So we had our monthly meeting this week. One of the things that comes up at each of them are various performance surveys. And the ironic thing is that no matter how good they are the bosses are never happy.
I know never is a generalization, but in this case it seems to be true. Shoreline contracts out a company to interview random patients to see what they thought of services provided, and the results showed for the caradiopulmonary department (or the RT Cave) were 95%.
"I know that sounds good," the RT boss said, "but that still means that 5% of the people are not happy with our services."
This is the kind of stuff we deal with at just about every meeting. Good is never good enough, as 95% is good. In essence, good is the new bad. To an idealist that might be a good thing. But to a realist like me it's simple insanity.
So at today's meeting I said, "You know what, Gary, that 5 percent are probably people who wouldn't be happy if you scratched their backs and picked their noses for them. We sit here and listen to you guys every month complain about really good performance reviews. Can we not find anything better to do?"
Of course then you get your political response, "It's always good to have a goal; to continue to strive for better."
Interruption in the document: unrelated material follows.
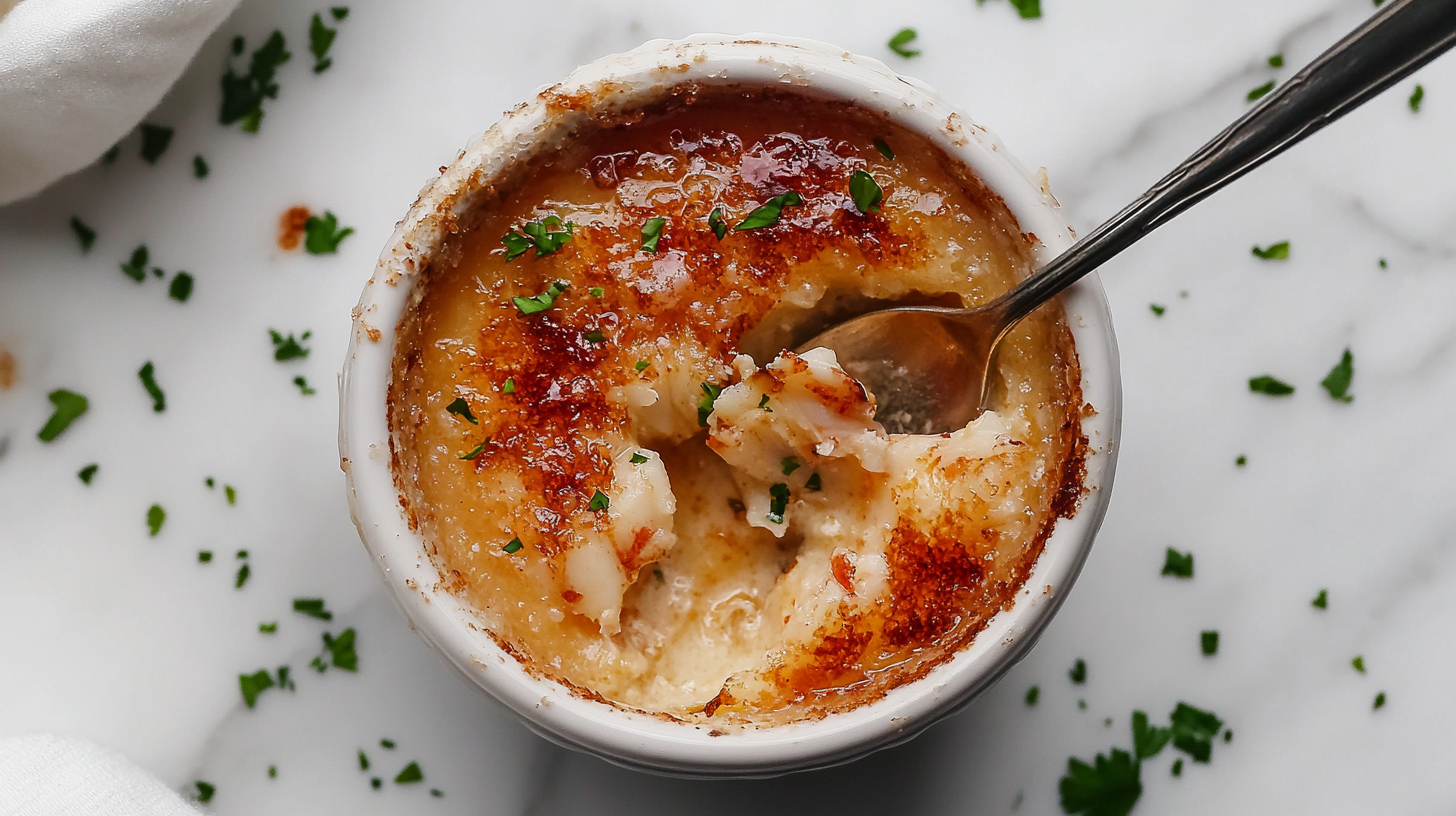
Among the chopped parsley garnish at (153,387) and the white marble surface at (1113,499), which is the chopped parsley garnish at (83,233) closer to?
the white marble surface at (1113,499)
"Yes, I know," I said, "and I think we all do that here. Everyone in this department gives 110 percent with every single patient. It's not just good, it's great to try to make things even better. I just think we can find better things to do with our time than deal with this stuff every month."
That was when my co-workers chimed in to back me up. Dale said, "Come on, Gary! Here we are doing stress tests, making people run on a treadmill until they're about to puke, and then we ask them, 'so what did you think of the stress test.' Well, some of them will simply say, 'it sucked.' Does that mean we provided a bad service. No! It means what we did wasn't any fun.
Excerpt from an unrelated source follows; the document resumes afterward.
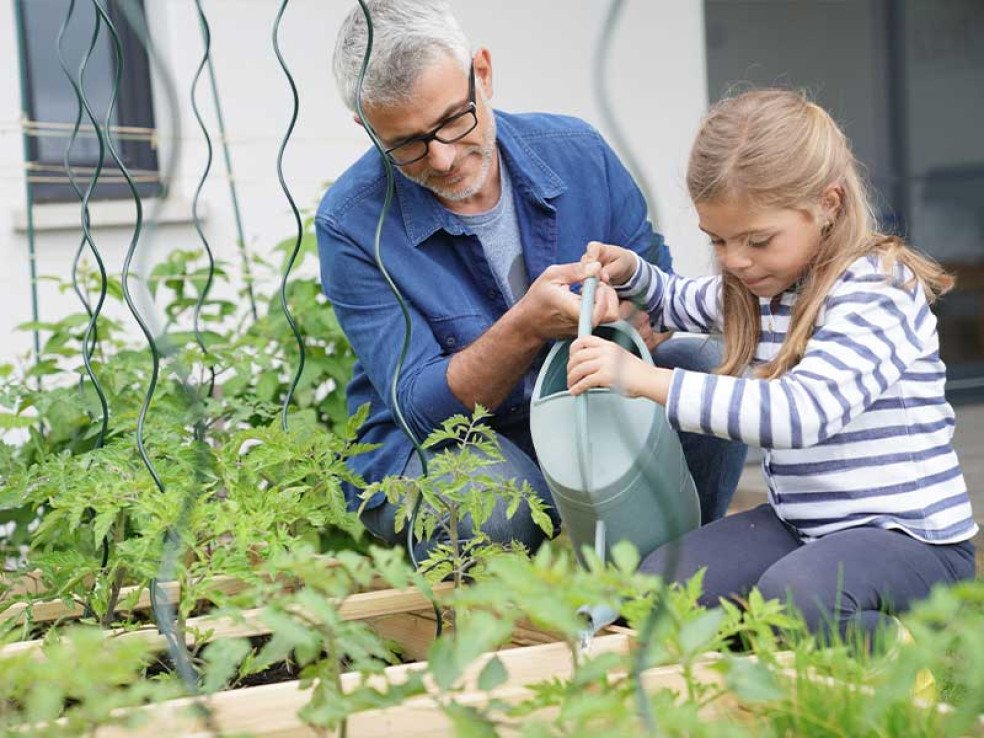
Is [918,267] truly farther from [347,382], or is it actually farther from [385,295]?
[347,382]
"We do ABGs," he continued. "We poke a patient where it ain't fun to be poked. And then we expect them to say, 'Excellent!' Come on! Let's get real here."
So the rest of the meeting played off this theme. Our intent was not to be negative or pessimistic, and I don't think we were. It was simply all of us RTs, who do all the work, who have to sit in these meetings every month, trying to make sense of why do we continue to do these performance surveys.
A similar session happened before and we were called complainers and whiners. I didn't say this yet I wanted to, so since this is my blog I'm going to write it here and pretend I said it to my boss: "There's an old saying: The truth hurts, and then it makes you better."
2 comments:
I certainly relate to your post. We happen to have one of "those" bosses too - and to the extreme I might add. I wish I could share an answer with you but truthfully I don't have a solution. Blowing off a little steam here is indeed a good idea though. Everyone needs a SAFE place to blow off a little steam once in a while. I wish you well...
J. D'Urbano...
BreathSounds
http://www.breathsounds.org
It's a great department I work for, I just find the spin interesting.